After completing the preparatory steps, we organize a loop to compute the value of the current element into a local variable.

   float sum = matrix_w[shift_weight + window_in];
#pragma unroll
   for(int w = 0; w < window_in; w++)
      if((shift_in + w) < inputs)
         sum += IsNaNOrInf(matrix_i[shift_in + w], 0) * matrix_w[shift_weight + w];

The obtained value is then adjusted using the activation function and stored in the corresponding element of the global result buffer.

 matrix_o[v * outputs + i] = Activation(sum, activation);
}

After constructing the forward pass algorithm, we proceed to organize the backpropagation processes. Here, we first create the CalcHiddenGradientMultWinConv kernel to distribute error gradients down to the level of the input data. The structure of this kernel’s parameters largely follows that of the forward pass kernel. We only add pointers to the corresponding gradient buffers.

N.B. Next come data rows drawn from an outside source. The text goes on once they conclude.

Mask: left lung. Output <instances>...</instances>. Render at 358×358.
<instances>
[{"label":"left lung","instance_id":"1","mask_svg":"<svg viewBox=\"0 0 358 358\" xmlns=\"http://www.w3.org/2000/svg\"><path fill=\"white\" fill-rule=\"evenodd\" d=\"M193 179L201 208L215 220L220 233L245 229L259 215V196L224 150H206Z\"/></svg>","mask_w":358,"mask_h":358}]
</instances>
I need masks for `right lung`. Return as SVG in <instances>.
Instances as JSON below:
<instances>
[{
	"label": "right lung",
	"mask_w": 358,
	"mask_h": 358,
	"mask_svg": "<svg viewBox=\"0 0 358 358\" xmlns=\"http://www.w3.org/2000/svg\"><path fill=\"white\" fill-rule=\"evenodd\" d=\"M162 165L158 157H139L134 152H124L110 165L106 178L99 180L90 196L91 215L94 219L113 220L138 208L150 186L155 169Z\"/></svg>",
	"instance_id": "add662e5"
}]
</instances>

__kernel void CalcHiddenGradientMultWinConv(__global const float *matrix_w,
                                            __global const float *matrix_i,
                                            __global float *matrix_ig,
                                            __global const float *matrix_og,
                                            __global const int *windows_in,
                                            const int outputs,
                                            const int windows_total,
                                            const int window_out,
                                            const int activation
                                           )
  {
   const size_t i = get_global_id(0);
   const size_t v = get_global_id(1);
   const size_t inputs = get_global_size(0);

This kernel also operates in a two-dimensional task space. However, this time the first dimension indicates the offset in the input data buffer, since it is at the input data level that we need to aggregate gradient values from all filters.

As usual, the kernel first identifies the thread across all dimensions of the task space. Then, we organize a loop to sum all convolution windows in order to determine the size of a single segment in the input data buffer.

   int step = 0;
#pragma unroll
   for(int w = 0; w < windows_total; w++)
      step += windows_in[w];

This allows us to determine the index of the segment corresponding to the analyzed element and the offset within that segment.

int steps = (int)(i / step);
int id = i % step;

Next, we declare several local variables for temporary data storage and organize another loop. Within this loop, we determine the size of the analyzed convolution window (window_in), the index of the convolution window (window), and the offset within the current segment to the beginning of the current convolution window (before).

   int window = 0;
   int before = 0;
   int window_in = 0;
#pragma unroll
   for(int w = 0; w < windows_total; w++)
     {
      window_in = windows_in[w];
      if((before + window_in) >= id)
         break;
      window = w + 1;
      before += window_in;
     }

These values allow us to determine the offset in the result buffer (shift_out) and in the parameter tensor (shift_weight).

int shift_weight = (before + window) * window_out + id - before;
int shift_out = (steps * windows_total + window) * window_out + v * outputs;

At this point, the preparatory phase is complete, and we have sufficient information to accumulate the error gradients. We organize another loop in which we collect gradient values from all filters, taking into account the corresponding weights.

   float sum = 0;
#pragma unroll
   for(int w = 0; w < window_out; w++)
      sum += IsNaNOrInf(matrix_og[shift_out + w], 0) * matrix_w[shift_weight + w * (window_in + 1)];

The resulting value is adjusted using the derivative of the activation function of the input layer, and the result is stored in the corresponding element of the global gradient buffer.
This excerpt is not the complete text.